Opmerking: De NIC van de printer bevindt zich achter een toegangspaneel aan de linkerkant van de printer. De onderwerpen Kabelverbinding en NIC-snelheid instellen in het gedeelte 'Instellen - de vereiste stappen' van deze handleiding raadplegen voor informatie over de locatie. Dit paneel is ter beveiliging vergrendeld; als u problemen heeft om toegang te krijgen tot de NIC, de volgende stappen uitvoeren.
- De volgende stappen uitvoeren om de functie van de NIC via de software te controleren:
Bij het systeem aanmelden als systeembeheerder (met administ als standaardtoegangscode)
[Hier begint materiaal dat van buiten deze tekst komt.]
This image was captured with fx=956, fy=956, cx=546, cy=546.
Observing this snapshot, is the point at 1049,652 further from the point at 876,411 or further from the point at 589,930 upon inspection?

UNIX-terminalvenster selecteren in het menu Systeem.
Bij de shell-prompt ($) su typen (en op Enter drukken), en vervolgens de (root)toegangscode* voor superuser invoeren wanneer de prompt verschijnt en op Enter drukken. (* De standaardtoegangscode kan worden aangevraagd bij het Xerox Welcome Centre.)
ifconfig -a (met een spatie vóór -a) invoeren na de root-prompt (#) en op Enter drukken.
Als de NIC werkt, wordt dit weergegeven met UP en wordt het IP-adres van de printer getoond.
Exit invoeren na de root-prompt (#) en op Enter drukken.
Exit invoeren na de shell-prompt ($) en op Enter drukken.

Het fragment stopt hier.